A DEMOCRACIA QUE NOS FALTA, por João Luís S. Almeida
A DEMOCRACIA QUE NOS FALTA
– “Se cada morador da cidade pegar um latão de areia do lago do Cavalinho Branco, não faltará água nas torneiras no ano que vem”.
Há quem diga que a frase partiu de uma autoridade municipal em momento de forte pressão. Se a frase fosse dita na antiga Grécia de Péricles seria entendida como uma convocação aos cidadãos plenos numa ação em prol da democracia direta e participativa, porém o sistema democrático em que vivemos é outro: cada cidadão maior de 16 anos pode escolher quem será seu representante na esfera pública a cada quatro anos.
É a lógica de uma democracia representativa, que impõe o interesse coletivo sobre o individual, por parte dos que recebem o dever de governar e legislar.
Digamos que aqui foram mais de onze cidadãos validados à escolherem qual e quem, em 2020 seriam eleitos como prefeito, vice prefeito e os nove vereadores, totalizando onze mil pessoas que passam a representar os desejos e necessidades das quase vinte mil pessoas no ambiente coletivo.
Então, pelas vias democráticas vigentes, já temos quem deve executar a retirada das latas de lodo do lago do Cavalinho Branco para gerar o desassoreamento: são as onze mil pessoas, em incontáveis carregamentos de areia, lata a lata.
Mas os edis, o prefeito e seu vice tem mais o que fazer do que carregar latas e latas de barro do lago.

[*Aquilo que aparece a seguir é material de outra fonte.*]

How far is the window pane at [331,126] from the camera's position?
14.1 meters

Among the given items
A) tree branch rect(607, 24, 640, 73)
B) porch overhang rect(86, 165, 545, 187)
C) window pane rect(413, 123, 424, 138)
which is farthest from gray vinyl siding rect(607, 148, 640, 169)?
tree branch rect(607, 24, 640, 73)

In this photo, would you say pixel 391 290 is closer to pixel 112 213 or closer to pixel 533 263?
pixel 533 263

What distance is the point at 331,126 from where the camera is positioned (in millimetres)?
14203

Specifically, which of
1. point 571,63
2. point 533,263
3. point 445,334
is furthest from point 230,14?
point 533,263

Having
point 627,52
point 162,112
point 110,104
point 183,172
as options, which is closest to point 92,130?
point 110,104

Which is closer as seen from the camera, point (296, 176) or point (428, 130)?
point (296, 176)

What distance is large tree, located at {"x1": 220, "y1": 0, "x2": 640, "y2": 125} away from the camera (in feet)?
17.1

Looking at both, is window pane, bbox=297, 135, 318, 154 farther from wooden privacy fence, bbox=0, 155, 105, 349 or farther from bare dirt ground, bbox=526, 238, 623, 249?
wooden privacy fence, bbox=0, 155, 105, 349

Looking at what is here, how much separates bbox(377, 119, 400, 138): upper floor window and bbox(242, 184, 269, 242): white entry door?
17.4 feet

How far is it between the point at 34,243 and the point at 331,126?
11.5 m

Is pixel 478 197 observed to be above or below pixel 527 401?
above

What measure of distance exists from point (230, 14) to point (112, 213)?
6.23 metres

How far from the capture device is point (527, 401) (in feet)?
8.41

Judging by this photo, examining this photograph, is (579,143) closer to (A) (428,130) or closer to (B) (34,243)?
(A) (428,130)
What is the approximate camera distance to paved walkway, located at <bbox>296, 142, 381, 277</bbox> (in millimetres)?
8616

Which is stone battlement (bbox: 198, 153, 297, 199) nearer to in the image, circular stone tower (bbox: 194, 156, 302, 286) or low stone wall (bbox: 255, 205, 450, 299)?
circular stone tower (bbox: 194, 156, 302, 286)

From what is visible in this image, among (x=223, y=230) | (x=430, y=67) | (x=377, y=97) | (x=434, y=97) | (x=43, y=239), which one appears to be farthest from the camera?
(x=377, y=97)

Essa é a ideia corrente na democracia representativa do Estado de Direito e o que certamente dirão os interessados na labuta.
– VOZES QUE AI ESTÃO
Há um estudo acadêmico da Universidade Federal de Alfenas – MG (ICSA/UNIFAL) de 2020, na disciplina Território & Espaço Público, numa iniciativa intelectual da administradora pública graduada Iris Carmem Pinheiro Rodrigues, que ouviu vozes aleatórias de entrevistados de diferentes faixas etárias, do centro e dos bairros, sobre a crise hídrica prolongada de Águas de Lindoia SP.
O título do estudo “ CONFLITOS URBANOS : DIFERENTES PERSPECTIVAS retrata cinco interpretações distintas sobre o assunto:
- uma de que o problema era falta de planejamento,
- outra de que existe privatização da água por aqueles que fazem construções indevidas,
- mais uma sobre para quem é o racionamento e em quais proporções ele ocorre (se para todos ou somente para os bairros afastados do centro da cidade e do comércio),
- outra versão sobre falta de consumo consciente ou então,
- a versão final de que era porque havia desmatamento em áreas próximas às nascentes.

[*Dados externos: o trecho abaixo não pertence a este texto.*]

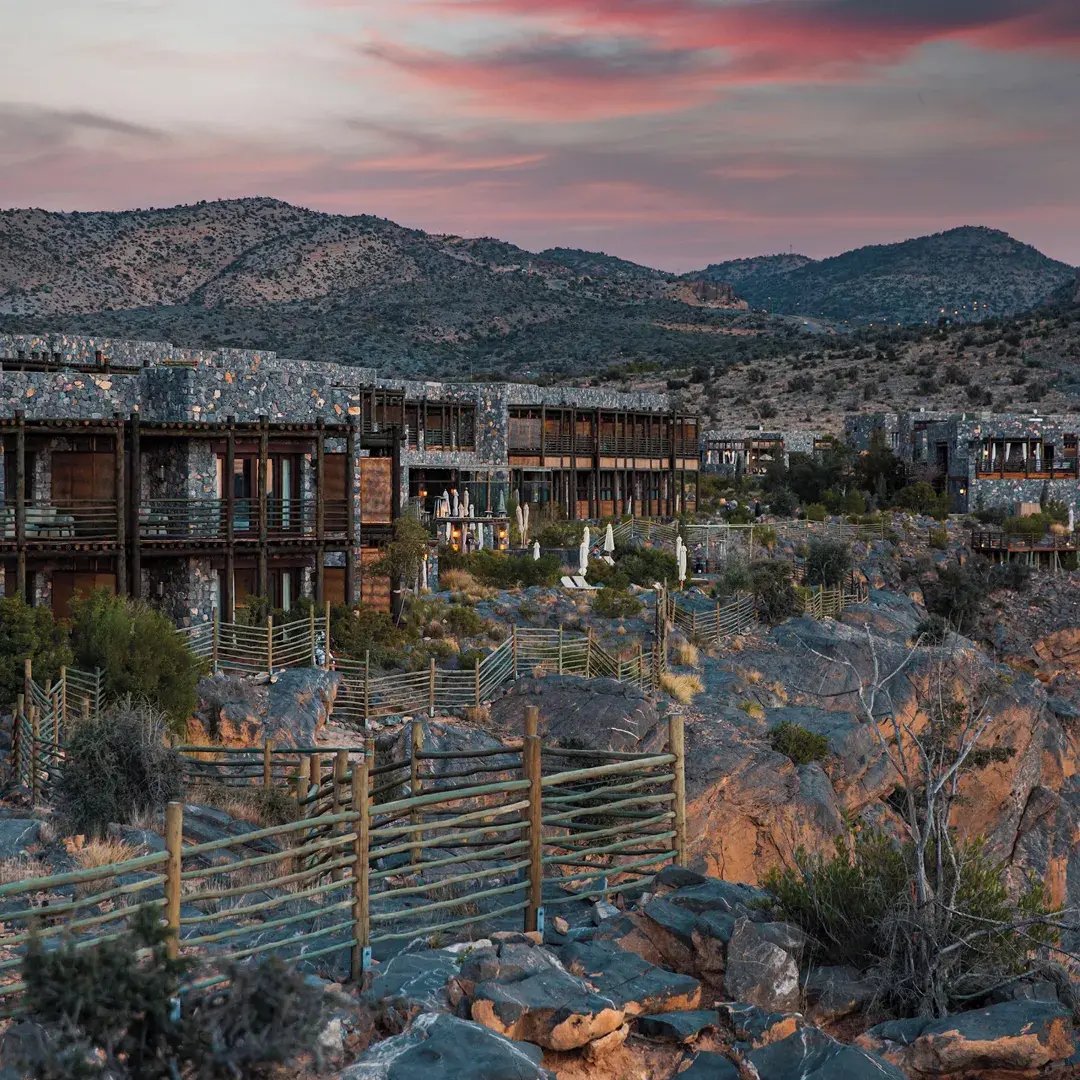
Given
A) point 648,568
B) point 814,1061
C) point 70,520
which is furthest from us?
point 648,568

Enfim, várias perspectivas para um mesmo problema, com visões diferentes de causas e consequências.
– OUVIR AS VOZES
Ao ler o estudo, chamou minha atenção que se temos cinco versões entre dez entrevistados, algo de muito errado está permeando as percepções das pessoas na nossa coletividade. Existem injustiças, desvios, dores e perdas que não há quem as enxergue.
Os diagnósticos e as soluções divergentes pelas pessoas ouvidas evocam caminhos que o poder público deveria conhecer e, na medida do possível, unificar soluções dos conflitos, pois as políticas públicas devem utilizar os recursos escassos e se concentrar nas principais linhas para dirimir estes conflitos, visando a atender aos anseios da maioria da população.
Dai ser essencial saber quais são as principais linhas de ação. Decidir sem assumir a existência de conflitos é um viés que pode derivar em decisões totalmente errôneas.
Ouvir a população, informar a verdade, esclarecer suas dúvidas, reduzir conflitos e trabalhar ostensivamente para o bem estar social, com respeito à diversidade, à equidade e à inclusão social, é este o moderno conceito da democracia que nos falta.
– O LIBERALISMO
Como já disse, os onze representantes tem mais o que fazer, então eis que surge a figura do empreiteiro para oferecer seus serviços e o seu “ Know How” no desassoreamento do lago, não aquilo que precisa ser feito , mas o que se pode fazer com seus homens e máquinas para ter e manter serviços permanentes e lucrativos.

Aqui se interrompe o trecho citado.